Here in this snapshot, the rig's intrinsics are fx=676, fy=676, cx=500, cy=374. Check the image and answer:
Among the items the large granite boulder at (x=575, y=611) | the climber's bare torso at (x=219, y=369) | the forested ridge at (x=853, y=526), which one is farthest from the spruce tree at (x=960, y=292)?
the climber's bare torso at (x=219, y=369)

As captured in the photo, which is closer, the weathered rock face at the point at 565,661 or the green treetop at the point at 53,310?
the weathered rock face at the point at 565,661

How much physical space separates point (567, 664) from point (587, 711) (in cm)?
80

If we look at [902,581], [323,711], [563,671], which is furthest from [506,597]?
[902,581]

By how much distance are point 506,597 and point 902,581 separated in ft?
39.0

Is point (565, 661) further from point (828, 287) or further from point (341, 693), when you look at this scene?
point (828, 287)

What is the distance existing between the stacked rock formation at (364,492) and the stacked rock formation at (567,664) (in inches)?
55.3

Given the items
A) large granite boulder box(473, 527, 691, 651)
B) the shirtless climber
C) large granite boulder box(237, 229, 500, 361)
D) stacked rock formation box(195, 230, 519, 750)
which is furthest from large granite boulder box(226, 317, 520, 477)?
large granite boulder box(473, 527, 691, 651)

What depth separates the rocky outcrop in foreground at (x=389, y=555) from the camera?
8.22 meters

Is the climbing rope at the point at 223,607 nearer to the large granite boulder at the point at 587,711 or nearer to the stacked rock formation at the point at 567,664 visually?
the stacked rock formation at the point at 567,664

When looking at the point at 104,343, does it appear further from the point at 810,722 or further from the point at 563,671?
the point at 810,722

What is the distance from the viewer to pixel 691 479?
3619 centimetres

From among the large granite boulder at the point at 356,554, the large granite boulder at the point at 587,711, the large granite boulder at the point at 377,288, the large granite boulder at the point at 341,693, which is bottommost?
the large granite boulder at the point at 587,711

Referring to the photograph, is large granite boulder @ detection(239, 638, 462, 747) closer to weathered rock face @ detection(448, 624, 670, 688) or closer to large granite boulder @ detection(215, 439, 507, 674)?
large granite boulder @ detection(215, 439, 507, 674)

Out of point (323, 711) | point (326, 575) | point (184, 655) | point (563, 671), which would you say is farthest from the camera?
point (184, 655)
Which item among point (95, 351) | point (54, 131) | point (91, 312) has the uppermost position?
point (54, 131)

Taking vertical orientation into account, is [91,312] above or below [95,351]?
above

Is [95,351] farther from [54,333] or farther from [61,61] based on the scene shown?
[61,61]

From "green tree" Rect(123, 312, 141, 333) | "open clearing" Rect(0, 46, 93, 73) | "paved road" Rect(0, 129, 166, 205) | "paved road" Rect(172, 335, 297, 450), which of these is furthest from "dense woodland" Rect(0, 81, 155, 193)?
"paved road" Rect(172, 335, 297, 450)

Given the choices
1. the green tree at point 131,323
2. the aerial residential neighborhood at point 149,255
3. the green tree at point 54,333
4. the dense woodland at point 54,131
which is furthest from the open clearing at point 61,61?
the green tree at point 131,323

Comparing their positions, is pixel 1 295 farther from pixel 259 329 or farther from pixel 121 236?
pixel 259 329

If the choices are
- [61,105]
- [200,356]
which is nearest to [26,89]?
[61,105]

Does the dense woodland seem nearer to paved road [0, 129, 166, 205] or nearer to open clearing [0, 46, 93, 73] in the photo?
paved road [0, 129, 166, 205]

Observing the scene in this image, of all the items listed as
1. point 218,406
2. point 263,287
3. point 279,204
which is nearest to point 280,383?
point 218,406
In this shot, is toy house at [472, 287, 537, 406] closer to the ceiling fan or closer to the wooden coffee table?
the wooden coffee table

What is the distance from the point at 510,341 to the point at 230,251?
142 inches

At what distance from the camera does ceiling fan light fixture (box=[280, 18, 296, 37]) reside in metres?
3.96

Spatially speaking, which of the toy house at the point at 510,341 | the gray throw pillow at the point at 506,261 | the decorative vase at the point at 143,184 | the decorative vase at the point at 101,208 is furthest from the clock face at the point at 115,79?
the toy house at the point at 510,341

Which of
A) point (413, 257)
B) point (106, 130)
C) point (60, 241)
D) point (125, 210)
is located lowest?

→ **Exercise prompt**
Repeat the entries above exactly, leaving nothing out.

→ **Output for this exercise**
Here in this snapshot, the rig's intrinsics are fx=676, fy=676, cx=500, cy=374. Check the image and answer:
Among the items the large granite boulder at (x=575, y=611) | the climber's bare torso at (x=219, y=369) | the forested ridge at (x=853, y=526), which one is farthest from the spruce tree at (x=960, y=292)?
the climber's bare torso at (x=219, y=369)

As captured in the photo, which is closer, the weathered rock face at the point at 565,661 or the green treetop at the point at 53,310?
the weathered rock face at the point at 565,661

How much physical space separates point (567, 664) from point (587, 711) (in cm)?
80

If we look at [902,581], [323,711], [563,671], which is furthest from [506,597]?
[902,581]

By how much distance are point 506,597 and point 902,581 separated in ft?
39.0

Is point (565, 661) further from point (828, 287) or further from point (341, 693), when you look at this scene?
point (828, 287)

What is the distance existing between the stacked rock formation at (364,492) and the stacked rock formation at (567,664) (in inches)?
55.3

Given the items
A) large granite boulder box(473, 527, 691, 651)
B) the shirtless climber
C) large granite boulder box(237, 229, 500, 361)
D) stacked rock formation box(195, 230, 519, 750)
which is furthest from large granite boulder box(226, 317, 520, 477)?
large granite boulder box(473, 527, 691, 651)

What depth separates the rocky outcrop in foreground at (x=389, y=555) from the camera?
8.22 meters

Is the climbing rope at the point at 223,607 nearer to the large granite boulder at the point at 587,711 or nearer to the stacked rock formation at the point at 567,664 visually?
the stacked rock formation at the point at 567,664

When looking at the point at 104,343, does it appear further from the point at 810,722 or further from the point at 563,671?
the point at 810,722

What is the distance from the viewer to pixel 691 479?
3619 centimetres

From among the large granite boulder at the point at 356,554, the large granite boulder at the point at 587,711, the large granite boulder at the point at 377,288, the large granite boulder at the point at 341,693, which is bottommost?
the large granite boulder at the point at 587,711

Referring to the photograph, is large granite boulder @ detection(239, 638, 462, 747) closer to weathered rock face @ detection(448, 624, 670, 688) or closer to large granite boulder @ detection(215, 439, 507, 674)?
large granite boulder @ detection(215, 439, 507, 674)

Out of point (323, 711) | point (326, 575) | point (184, 655) | point (563, 671), which would you say is farthest from the camera?
point (184, 655)
Which item among point (95, 351) | point (54, 131) | point (91, 312) has the uppermost position?
point (54, 131)

Taking vertical orientation into account, is [91,312] above or below [95,351]?
above

Is [95,351] farther from [54,333] or farther from [61,61] based on the scene shown?
[61,61]

From "green tree" Rect(123, 312, 141, 333) | "open clearing" Rect(0, 46, 93, 73) | "paved road" Rect(0, 129, 166, 205) | "paved road" Rect(172, 335, 297, 450), which of these is furthest from "dense woodland" Rect(0, 81, 155, 193)?
"paved road" Rect(172, 335, 297, 450)

Given the choices
1. the green tree at point 131,323
2. the aerial residential neighborhood at point 149,255
3. the green tree at point 54,333
4. the dense woodland at point 54,131
which is furthest from the open clearing at point 61,61?
the green tree at point 131,323

Comparing their positions, is pixel 1 295 farther from pixel 259 329 or farther from pixel 121 236?
pixel 259 329

If the choices are
- [61,105]
- [200,356]
which is nearest to [26,89]?
[61,105]

Does the dense woodland seem nearer to paved road [0, 129, 166, 205] or nearer to open clearing [0, 46, 93, 73] in the photo?
paved road [0, 129, 166, 205]

Observing the scene in this image, of all the items listed as
1. point 218,406
2. point 263,287
3. point 279,204
which is nearest to point 280,383?
point 218,406
In this shot, is toy house at [472, 287, 537, 406] closer to the ceiling fan or closer to the wooden coffee table?
the wooden coffee table

What is the distance from the point at 510,341 to the point at 230,251?
142 inches

At what distance from the camera does ceiling fan light fixture (box=[280, 18, 296, 37]) reside in metres?
3.96

Spatially speaking, which of the toy house at the point at 510,341 | the gray throw pillow at the point at 506,261 | the decorative vase at the point at 143,184 | the decorative vase at the point at 101,208 is furthest from the clock face at the point at 115,79?
the toy house at the point at 510,341

Which of
A) point (413, 257)
B) point (106, 130)
C) point (60, 241)
D) point (125, 210)
is located lowest?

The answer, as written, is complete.